Copy every one of the records below word for word, keeping each line as it stands.
* Start Dataset entries *
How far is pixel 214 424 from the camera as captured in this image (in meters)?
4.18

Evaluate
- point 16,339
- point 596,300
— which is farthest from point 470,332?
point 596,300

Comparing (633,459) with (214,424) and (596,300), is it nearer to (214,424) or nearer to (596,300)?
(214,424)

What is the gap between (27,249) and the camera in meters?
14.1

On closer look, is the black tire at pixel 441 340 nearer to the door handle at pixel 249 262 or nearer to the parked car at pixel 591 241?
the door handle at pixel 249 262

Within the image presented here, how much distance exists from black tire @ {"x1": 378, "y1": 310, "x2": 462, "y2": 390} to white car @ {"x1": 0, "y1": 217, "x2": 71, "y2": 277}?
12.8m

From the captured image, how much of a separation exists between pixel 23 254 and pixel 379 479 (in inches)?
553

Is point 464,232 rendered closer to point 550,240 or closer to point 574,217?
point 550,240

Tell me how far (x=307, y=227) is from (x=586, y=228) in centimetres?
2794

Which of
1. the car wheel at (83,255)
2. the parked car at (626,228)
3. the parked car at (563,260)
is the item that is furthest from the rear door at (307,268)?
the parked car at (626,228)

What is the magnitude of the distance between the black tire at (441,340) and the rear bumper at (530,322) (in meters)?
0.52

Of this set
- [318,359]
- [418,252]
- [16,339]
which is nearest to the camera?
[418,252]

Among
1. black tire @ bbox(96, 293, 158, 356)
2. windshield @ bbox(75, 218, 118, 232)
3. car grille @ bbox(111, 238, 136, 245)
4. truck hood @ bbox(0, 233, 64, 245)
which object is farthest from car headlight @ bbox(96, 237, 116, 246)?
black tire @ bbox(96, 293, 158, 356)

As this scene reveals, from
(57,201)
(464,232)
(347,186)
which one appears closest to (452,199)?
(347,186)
* End Dataset entries *
• **Response**
How far is pixel 214 424 from the camera as captured in this image (in meters)?
4.18

Evaluate
- point 16,339
- point 596,300
— which is farthest from point 470,332?
point 596,300

Comparing (633,459) with (214,424) and (596,300), is it nearer to (214,424) or nearer to (596,300)?
(214,424)

What is the gap between (27,249) and the camera in meters?
14.1

On closer look, is the black tire at pixel 441 340 nearer to the door handle at pixel 249 262 or nearer to the parked car at pixel 591 241?
the door handle at pixel 249 262

Within the image presented here, how much distance exists from black tire @ {"x1": 378, "y1": 310, "x2": 462, "y2": 390} to white car @ {"x1": 0, "y1": 217, "x2": 71, "y2": 277}?
12.8m

From the captured image, how much of a separation exists between pixel 23 254 and pixel 379 479 (in inches)?
553

Is point 464,232 rendered closer to point 550,240 or closer to point 574,217?
point 550,240

Tell me how far (x=307, y=227) is from (x=586, y=228) in centimetres?
2794

Which of
1. the car wheel at (83,255)
2. the parked car at (626,228)
3. the parked car at (563,260)
is the item that is furthest from the rear door at (307,268)?
the parked car at (626,228)

What is the magnitude of the distance between the black tire at (441,340) and the rear bumper at (530,322) (in meters)?
0.52

Of this set
- [318,359]
- [418,252]
- [16,339]
which is nearest to the camera?
[418,252]

Among
1. black tire @ bbox(96, 293, 158, 356)
2. windshield @ bbox(75, 218, 118, 232)
3. car grille @ bbox(111, 238, 136, 245)
4. truck hood @ bbox(0, 233, 64, 245)
which object is farthest from car headlight @ bbox(96, 237, 116, 246)?
black tire @ bbox(96, 293, 158, 356)

As this scene reveals, from
(57,201)
(464,232)
(347,186)
which one appears closest to (452,199)?
(347,186)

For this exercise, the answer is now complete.